Records from a dataset:
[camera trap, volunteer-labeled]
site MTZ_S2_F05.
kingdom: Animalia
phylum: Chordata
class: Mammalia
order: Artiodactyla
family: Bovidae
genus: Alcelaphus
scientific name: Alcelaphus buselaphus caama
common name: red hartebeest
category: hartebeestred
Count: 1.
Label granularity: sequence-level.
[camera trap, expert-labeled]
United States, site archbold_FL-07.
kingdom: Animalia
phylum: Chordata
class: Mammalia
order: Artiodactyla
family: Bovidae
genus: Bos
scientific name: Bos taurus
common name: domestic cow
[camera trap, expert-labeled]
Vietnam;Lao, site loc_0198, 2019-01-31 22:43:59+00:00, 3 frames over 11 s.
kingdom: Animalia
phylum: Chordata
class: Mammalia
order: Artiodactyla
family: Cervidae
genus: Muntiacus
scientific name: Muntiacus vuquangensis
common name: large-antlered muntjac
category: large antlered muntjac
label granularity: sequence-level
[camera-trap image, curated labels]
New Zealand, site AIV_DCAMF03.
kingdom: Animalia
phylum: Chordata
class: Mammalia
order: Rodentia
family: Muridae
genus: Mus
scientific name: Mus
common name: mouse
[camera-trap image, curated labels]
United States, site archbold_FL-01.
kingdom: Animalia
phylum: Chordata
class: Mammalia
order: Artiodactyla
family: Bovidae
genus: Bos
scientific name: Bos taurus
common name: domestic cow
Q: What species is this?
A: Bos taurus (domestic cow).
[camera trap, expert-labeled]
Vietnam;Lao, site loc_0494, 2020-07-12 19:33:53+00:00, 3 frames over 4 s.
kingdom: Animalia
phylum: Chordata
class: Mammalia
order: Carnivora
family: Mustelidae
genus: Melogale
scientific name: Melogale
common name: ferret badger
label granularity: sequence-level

Exercise goal:
Look at the records above. Copy every line where the string "common" occurs.

Output of the exercise:
common name: red hartebeest
common name: domestic cow
common name: large-antlered muntjac
common name: mouse
common name: domestic cow
common name: ferret badger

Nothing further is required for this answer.